*** Data extract

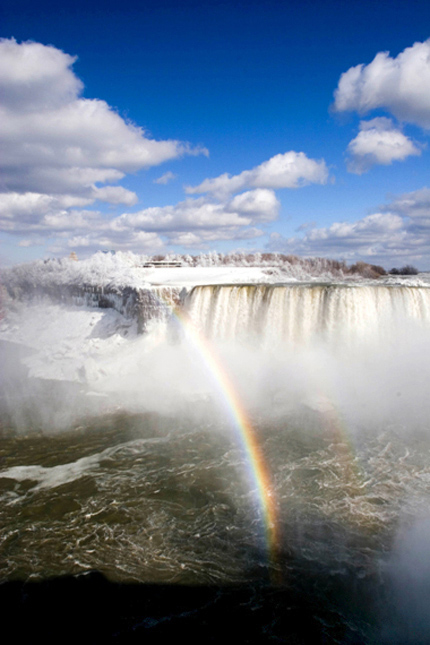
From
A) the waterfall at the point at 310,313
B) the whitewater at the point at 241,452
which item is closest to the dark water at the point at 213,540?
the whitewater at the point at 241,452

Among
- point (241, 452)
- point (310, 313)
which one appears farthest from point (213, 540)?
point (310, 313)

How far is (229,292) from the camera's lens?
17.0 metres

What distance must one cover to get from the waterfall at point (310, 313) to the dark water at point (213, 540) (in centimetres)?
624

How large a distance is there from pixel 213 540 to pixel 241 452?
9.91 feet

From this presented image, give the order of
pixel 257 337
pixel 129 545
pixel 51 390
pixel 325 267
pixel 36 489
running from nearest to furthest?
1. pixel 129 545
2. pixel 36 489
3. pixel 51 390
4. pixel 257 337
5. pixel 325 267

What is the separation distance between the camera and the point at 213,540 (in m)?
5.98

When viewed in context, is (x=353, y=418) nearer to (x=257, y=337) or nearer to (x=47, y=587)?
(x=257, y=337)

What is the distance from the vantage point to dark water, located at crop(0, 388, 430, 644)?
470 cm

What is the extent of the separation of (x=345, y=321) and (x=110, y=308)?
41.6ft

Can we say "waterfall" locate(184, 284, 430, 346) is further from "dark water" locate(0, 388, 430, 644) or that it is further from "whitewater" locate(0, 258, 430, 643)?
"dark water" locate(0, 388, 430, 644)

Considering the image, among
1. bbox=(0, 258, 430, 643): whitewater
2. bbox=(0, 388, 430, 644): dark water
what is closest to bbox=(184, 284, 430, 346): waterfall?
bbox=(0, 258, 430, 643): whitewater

******
*** Data extract

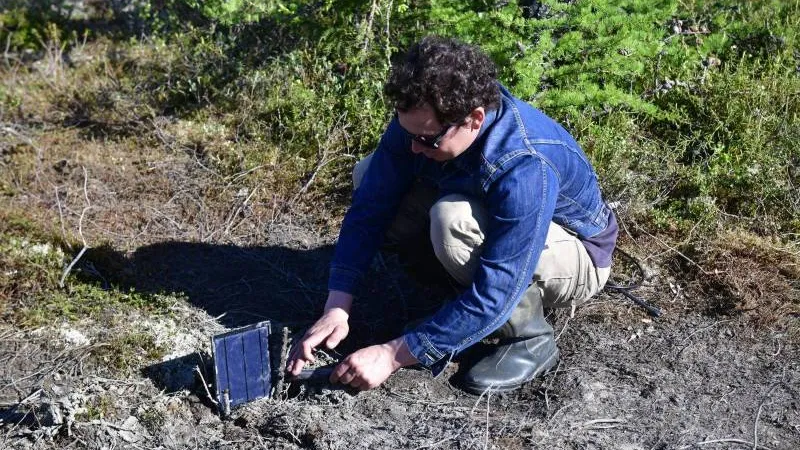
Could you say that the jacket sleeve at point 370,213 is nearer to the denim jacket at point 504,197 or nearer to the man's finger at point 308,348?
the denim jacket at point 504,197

******

* Instruction: Gather every line in the records above containing the string "that", with case counting.

* Output below:
Can we say "waterfall" locate(184, 284, 430, 346) is further from "dark water" locate(0, 388, 430, 644) or that it is further from "whitewater" locate(0, 258, 430, 643)?
Could you say that the jacket sleeve at point 370,213 is nearer to the denim jacket at point 504,197 or nearer to the man's finger at point 308,348?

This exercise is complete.